Equalities and working from home

Last updated: 03 Dec 2020

Employers must continue to take account of the Equality Act 2010 when staff are working from home. Those with protected characteristics are often treated unfairly, and have been harder hit by the health and economic impacts of the pandemic.

Disability discrimination

The government has extended the Access to Work scheme to provide more financial support to disabled people working from home during the pandemic.
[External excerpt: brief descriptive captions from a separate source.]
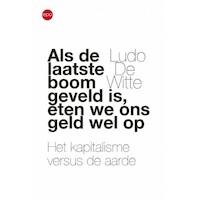 Als de laatse boom geveld is, eten we ons geld wel op - Ludo de Witte (ISBN 9789462671164)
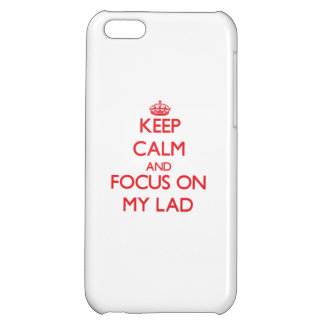 Keep Calm and focus on My Lad Case For iPhone 5C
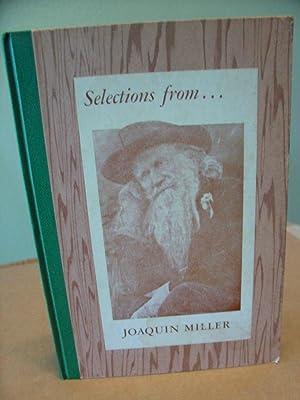 Selections from Joaquin Miller's Poems: Miller Juanita Joaquina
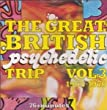Great British Psychedelic Trip Vol 3 1965-1970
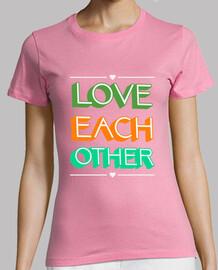 Love Each Other Woman T-shirt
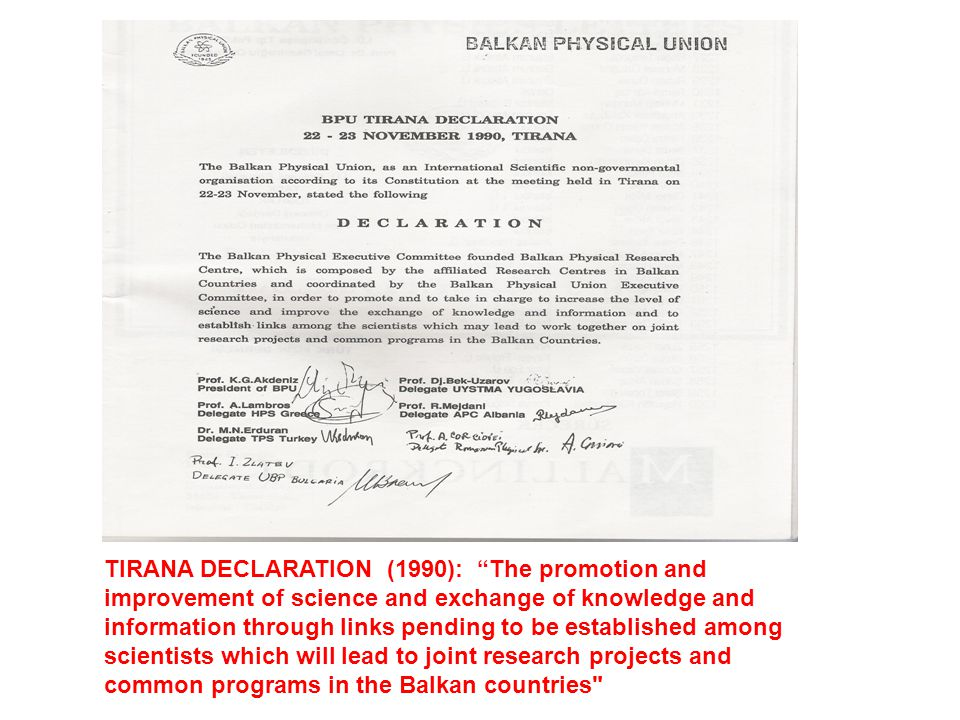 TIRANA DECLARATION (1990): The promotion and improvement of science and exchange of knowledge and information through links pending to be established among scientists which will lead to joint research projects and common programs in the Balkan countries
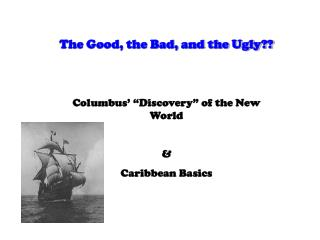 The Good, the Bad, and the Ugly      Columbus   Discovery  of the New World      Caribbean Basics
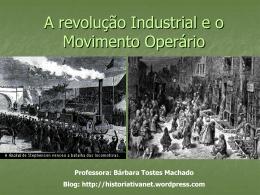 A revolução Industrial e o Movimento Operário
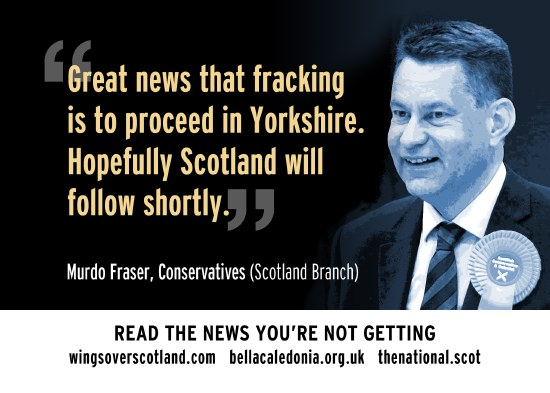 tory murdo 'the jester' fraser - hopefully fracking will come to scotland soon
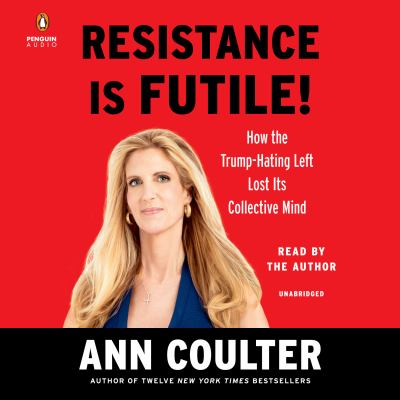 Cover image for Resistance is futile! : how the Trump-hating left lost its collective mind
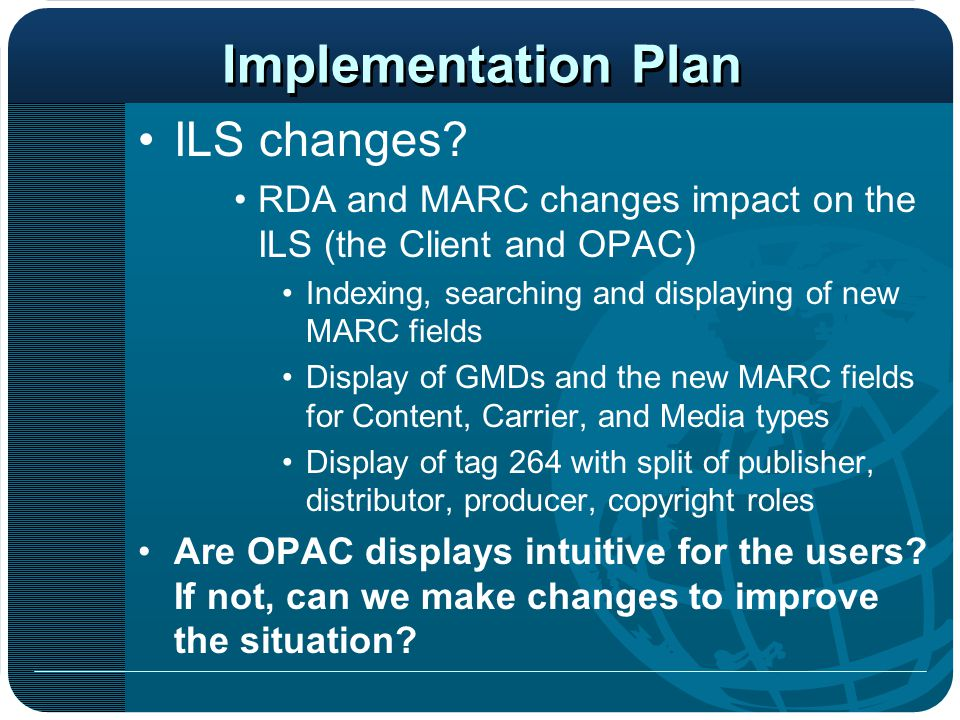Implementation Plan ILS changes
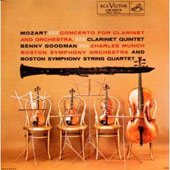 Mozart: Clarinet Concerto; Clarinet Quintet / Benny Goodman, clarinet; Boston Symphony String Quartet; Boston SO, Charles Munch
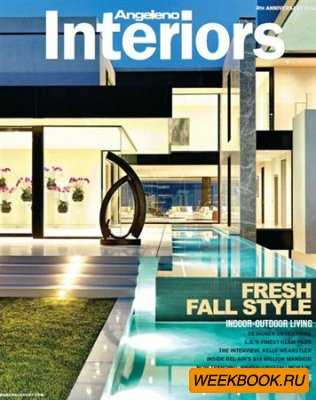 Angeleno Interiors - Fall 2012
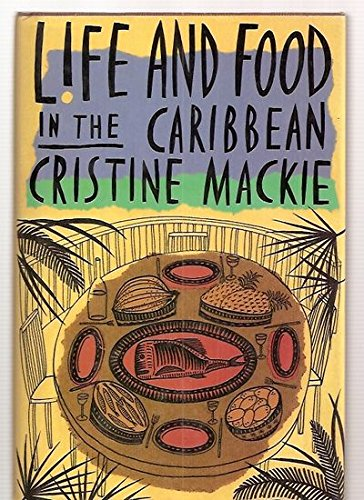 Life and Food in the Caribbean by Cristine Mackie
The employer may have additional duties to make reasonable adjustments under the Equality Act – for example, by ensuring the employee has the ability to continue working from home, adjusting hours, or changing duties. It would be unlawful discrimination if employers were to try and avoid their responsibilities to provide reasonable adjustments by targeting disabled workers for furlough or redundancy.

Sex discrimination

Women were already taking on the majority of domestic care, whether for children or elderly dependants but now there are additional pressures to do so, such as homeschooling, less help from friends and family and reduced childcare services. According to the TUC, 90% of working mothers have said that they have taken on more childcare responsibilities since the pandemic began.

Race discrimination

According to a TUC survey, BAME people working from home have reported that they are not receiving the support they need and that they are facing higher levels of surveillance and scrutiny.

Others have reported that they’ve been asked to do more work than would have been expected in the office.

It is therefore very important that employers are reminded to continue equalities monitoring across the whole employment process, including home or remote working, and address the inequalities faced by BAME workers.